Asynchronous Programming with Seastar

Nadav Har’El - nyh@ScyllaDB.com

Avi Kivity - avi@ScyllaDB.com

Back to table of contents. Previous: 23 Memory allocation in Seastar.

24 Isolation of application components

Seastar makes multi-tasking very easy - as easy as running an asynchronous function. It is therefore easy for a server to do many unrelated things in parallel. For example, a server might be in the process of answering 100 users’ requests, and at the same time also be making progress on some long background operation.

But in the above example, what percentage of the CPU and disk throughput will the background operation get? How long can one of the user’s requests be delayed by the background operation? Without the mechanisms we describe in this section, these questions cannot be reliably answered:

Complex Seastar applications often have different components which run in parallel and have different performance objectives. In the above example we saw two components - user requests and the background operation. The first goal of the mechanisms we describe in this section is to isolate the performance of each component from the others; In other words, the throughput and latency of one component should not depend on decisions that another component makes - e.g., how many continuations it runs in parallel. The second goal is to allow the application to control this isolation, e.g., in the above example allow the application to explicitly control the amount of CPU the background operation recieves, so that it completes at a desired pace.

In the above examples we used CPU time as the limited resource that the different components need to share effectively. As we show later, another important shared resource is disk I/O.

24.1 Scheduling groups (CPU scheduler)

Consider the following asynchronous function loop(), which loops until some shared variable stop becomes true. It keeps a counter of the number of iterations until stopping, and returns this counter when finally stopping.

seastar::future<long> loop(int parallelism, bool& stop) {
    return seastar::do_with(0L, [parallelism, &stop] (long& counter) {
        return seastar::parallel_for_each(boost::irange<unsigned>(0, parallelism),
            [&stop, &counter]  (unsigned c) {
                return seastar::do_until([&stop] { return stop; }, [&counter] {
                    ++counter;
                    return seastar::make_ready_future<>();
                });
            }).then([&counter] { return counter; });
    });
}

The parallelism parameter determines the parallelism of the silly counting operation: parallelism=1 means we have just one loop incrementing the counter; parallelism=10 means we start 10 loops in parallel all incrementing the same counter.

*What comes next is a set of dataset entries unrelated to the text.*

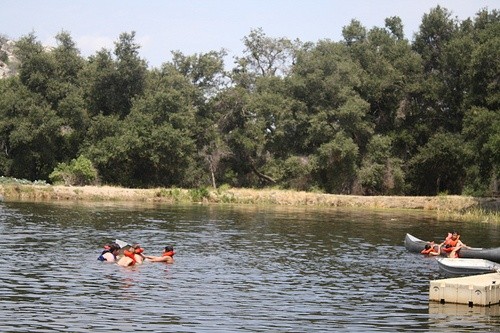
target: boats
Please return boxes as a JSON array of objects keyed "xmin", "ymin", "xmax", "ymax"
[
  {"xmin": 435, "ymin": 255, "xmax": 498, "ymax": 278},
  {"xmin": 404, "ymin": 233, "xmax": 500, "ymax": 262}
]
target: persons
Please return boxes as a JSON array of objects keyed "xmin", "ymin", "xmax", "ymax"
[
  {"xmin": 97, "ymin": 243, "xmax": 175, "ymax": 267},
  {"xmin": 421, "ymin": 231, "xmax": 466, "ymax": 258}
]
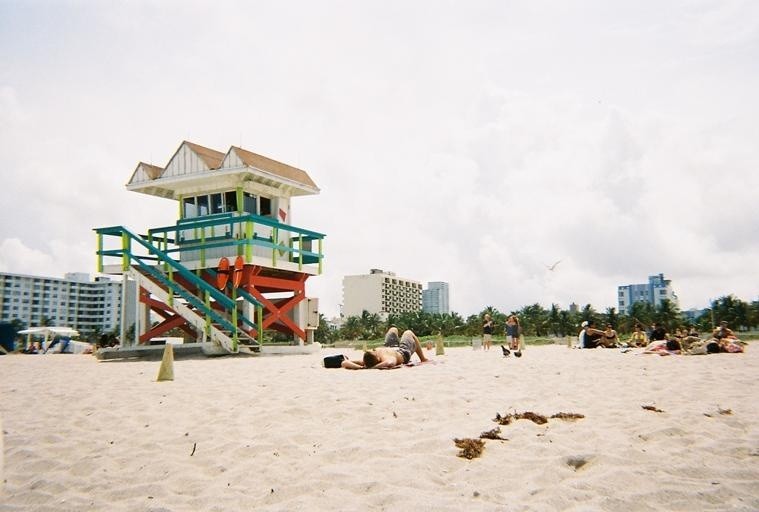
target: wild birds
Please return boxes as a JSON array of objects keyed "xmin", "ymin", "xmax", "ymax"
[
  {"xmin": 541, "ymin": 258, "xmax": 563, "ymax": 270},
  {"xmin": 513, "ymin": 348, "xmax": 523, "ymax": 358},
  {"xmin": 500, "ymin": 345, "xmax": 510, "ymax": 357}
]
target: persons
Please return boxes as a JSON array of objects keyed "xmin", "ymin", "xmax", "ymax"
[
  {"xmin": 512, "ymin": 316, "xmax": 521, "ymax": 350},
  {"xmin": 583, "ymin": 320, "xmax": 622, "ymax": 348},
  {"xmin": 40, "ymin": 336, "xmax": 46, "ymax": 351},
  {"xmin": 578, "ymin": 321, "xmax": 588, "ymax": 348},
  {"xmin": 650, "ymin": 320, "xmax": 734, "ymax": 343},
  {"xmin": 482, "ymin": 313, "xmax": 494, "ymax": 349},
  {"xmin": 504, "ymin": 314, "xmax": 513, "ymax": 349},
  {"xmin": 426, "ymin": 337, "xmax": 433, "ymax": 350},
  {"xmin": 341, "ymin": 326, "xmax": 429, "ymax": 370},
  {"xmin": 623, "ymin": 322, "xmax": 648, "ymax": 348},
  {"xmin": 601, "ymin": 323, "xmax": 618, "ymax": 348},
  {"xmin": 28, "ymin": 343, "xmax": 36, "ymax": 353}
]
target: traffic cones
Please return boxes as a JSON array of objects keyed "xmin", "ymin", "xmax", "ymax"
[
  {"xmin": 157, "ymin": 343, "xmax": 175, "ymax": 381},
  {"xmin": 436, "ymin": 334, "xmax": 444, "ymax": 355}
]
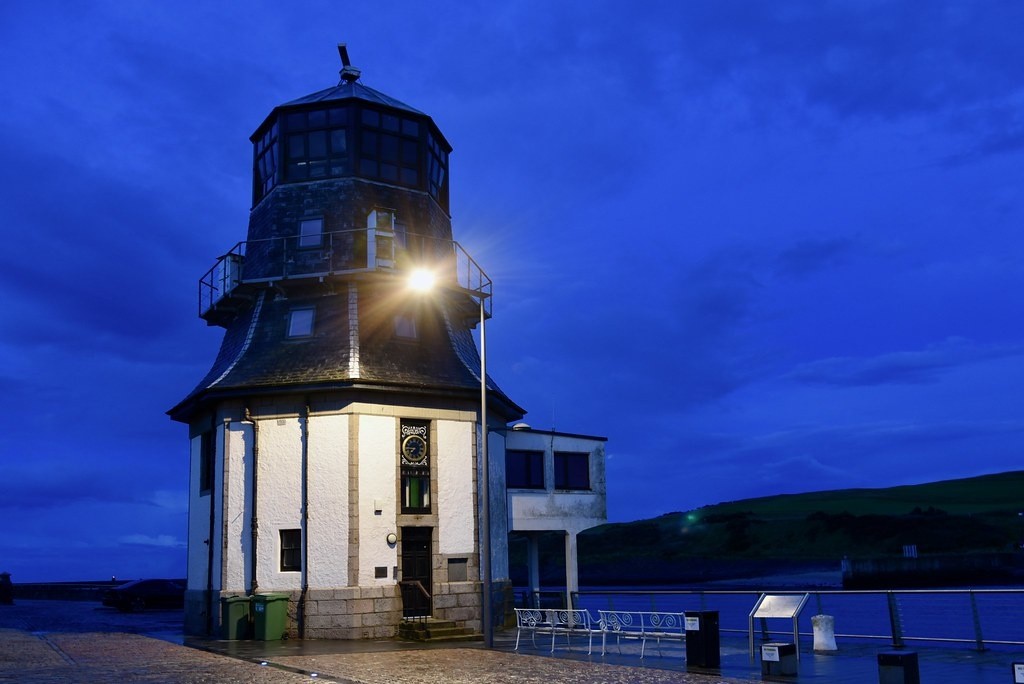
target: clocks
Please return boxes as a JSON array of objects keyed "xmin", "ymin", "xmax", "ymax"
[{"xmin": 402, "ymin": 435, "xmax": 426, "ymax": 462}]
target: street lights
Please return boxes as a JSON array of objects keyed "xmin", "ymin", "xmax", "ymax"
[{"xmin": 408, "ymin": 269, "xmax": 493, "ymax": 650}]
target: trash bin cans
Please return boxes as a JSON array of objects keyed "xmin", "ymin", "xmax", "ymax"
[
  {"xmin": 222, "ymin": 596, "xmax": 251, "ymax": 640},
  {"xmin": 683, "ymin": 610, "xmax": 721, "ymax": 676},
  {"xmin": 255, "ymin": 593, "xmax": 292, "ymax": 641}
]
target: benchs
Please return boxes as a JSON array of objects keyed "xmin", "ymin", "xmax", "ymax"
[
  {"xmin": 598, "ymin": 610, "xmax": 686, "ymax": 659},
  {"xmin": 514, "ymin": 608, "xmax": 607, "ymax": 655}
]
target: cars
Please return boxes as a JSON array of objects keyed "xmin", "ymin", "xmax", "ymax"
[{"xmin": 103, "ymin": 579, "xmax": 186, "ymax": 613}]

What happens if we start two loop() calls in parallel and let them run for 10 seconds?

seastar::future<> f() {
    return seastar::do_with(false, [] (bool& stop) {
        seastar::sleep(std::chrono::seconds(10)).then([&stop] {
            stop = true;
        });
        return seastar::when_all_succeed(loop(1, stop), loop(1, stop)).then(
            [] (long n1, long n2) {
                std::cout << "Counters: " << n1 << ", " << n2 << "\n";
            });
    });
}

It turns out that if the two loop() calls had the same parallelism 1, we get roughly the same amount of work from both of them:

Counters: 3'559'635'758, 3'254'521'376

But if for example we ran a loop(1) in parallel with a loop(10), the result is that the loop(10) gets 10 times more work done:

Counters: 629'482'397, 6'320'167'297

Why does the amount of work that loop(1) can do in ten seconds depends on the parallelism chosen by its competitor, and how can we solve this?

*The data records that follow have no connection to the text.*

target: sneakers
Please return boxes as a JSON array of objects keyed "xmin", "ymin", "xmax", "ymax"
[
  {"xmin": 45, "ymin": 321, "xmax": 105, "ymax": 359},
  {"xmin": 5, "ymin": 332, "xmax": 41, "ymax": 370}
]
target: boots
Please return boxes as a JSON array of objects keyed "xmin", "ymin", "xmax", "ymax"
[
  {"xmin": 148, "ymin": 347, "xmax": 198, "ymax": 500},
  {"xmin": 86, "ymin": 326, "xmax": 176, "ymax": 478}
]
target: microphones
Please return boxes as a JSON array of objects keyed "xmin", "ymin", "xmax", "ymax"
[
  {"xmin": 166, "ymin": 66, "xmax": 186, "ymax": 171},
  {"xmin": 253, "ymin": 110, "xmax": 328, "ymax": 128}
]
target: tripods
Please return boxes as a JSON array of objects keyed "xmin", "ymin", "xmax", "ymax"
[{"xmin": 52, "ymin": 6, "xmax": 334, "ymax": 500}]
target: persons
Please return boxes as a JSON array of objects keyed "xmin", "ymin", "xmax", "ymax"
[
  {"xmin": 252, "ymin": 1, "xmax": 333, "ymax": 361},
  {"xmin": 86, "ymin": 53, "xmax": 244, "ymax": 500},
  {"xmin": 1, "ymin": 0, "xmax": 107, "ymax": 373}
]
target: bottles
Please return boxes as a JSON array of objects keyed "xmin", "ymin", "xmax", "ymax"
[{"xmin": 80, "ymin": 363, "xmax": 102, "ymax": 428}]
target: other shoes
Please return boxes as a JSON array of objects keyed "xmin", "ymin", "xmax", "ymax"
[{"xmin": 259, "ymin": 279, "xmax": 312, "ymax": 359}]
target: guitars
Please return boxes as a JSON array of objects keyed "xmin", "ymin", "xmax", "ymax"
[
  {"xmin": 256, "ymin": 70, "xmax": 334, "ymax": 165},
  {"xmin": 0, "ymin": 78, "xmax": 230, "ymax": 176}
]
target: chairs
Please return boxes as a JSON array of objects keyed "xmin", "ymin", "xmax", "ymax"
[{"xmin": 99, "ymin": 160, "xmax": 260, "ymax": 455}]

The reason this happens is as follows: When a future resolves and a continuation was linked to it, this continuation becomes ready to run. By default, Seastar’s scheduler keeps a single list of ready-to-run continuations (in each shard, of course), and runs the continuations at the same order they became ready to run. In the above example, loop(1) always has one ready-to-run continuation, but loop(10), which runs 10 loops in parallel, always has ten ready-to-run continuations. So for every continuation of loop(1), Seastar’s default scheduler will run 10 continuations of loop(10), which is why loop(10) gets 10 times more work done.

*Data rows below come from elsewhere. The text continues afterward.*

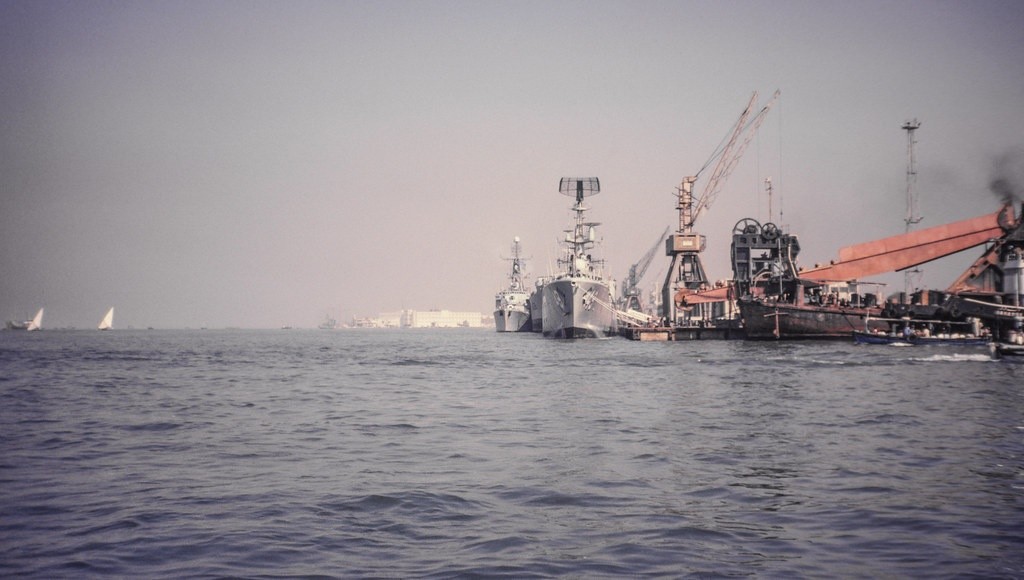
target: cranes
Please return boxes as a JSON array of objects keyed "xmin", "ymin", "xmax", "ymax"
[
  {"xmin": 663, "ymin": 89, "xmax": 782, "ymax": 326},
  {"xmin": 621, "ymin": 224, "xmax": 670, "ymax": 324}
]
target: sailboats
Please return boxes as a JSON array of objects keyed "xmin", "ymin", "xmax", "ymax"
[
  {"xmin": 98, "ymin": 307, "xmax": 114, "ymax": 330},
  {"xmin": 9, "ymin": 308, "xmax": 44, "ymax": 330}
]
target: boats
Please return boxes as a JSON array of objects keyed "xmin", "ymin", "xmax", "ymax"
[
  {"xmin": 738, "ymin": 285, "xmax": 889, "ymax": 340},
  {"xmin": 850, "ymin": 329, "xmax": 992, "ymax": 345},
  {"xmin": 532, "ymin": 177, "xmax": 618, "ymax": 339},
  {"xmin": 493, "ymin": 236, "xmax": 531, "ymax": 331}
]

To solve this, Seastar allows an application to define separate components known as scheduling groups, which each has a separate list of ready-to-run continuations. Each scheduling group gets to run its own continuations on a desired percentage of the CPU time, but the number of runnable continuations in one scheduling group does not affect the amount of CPU that another scheduling group gets. Let’s look at how this is done:

A scheduling group is defined by a value of type scheduling_group. This value is opaque, but internally it is a small integer (similar to a process ID in Linux). We use the seastar::with_scheduling_group() function to run code in the desired scheduling group:

seastar::future<long>
loop_in_sg(int parallelism, bool& stop, seastar::scheduling_group sg) {
    return seastar::with_scheduling_group(sg, [parallelism, &stop] {
        return loop(parallelism, stop);
    });
}

TODO: explain what with_scheduling_group group really does, how the group is “inherited” to the continuations started inside it.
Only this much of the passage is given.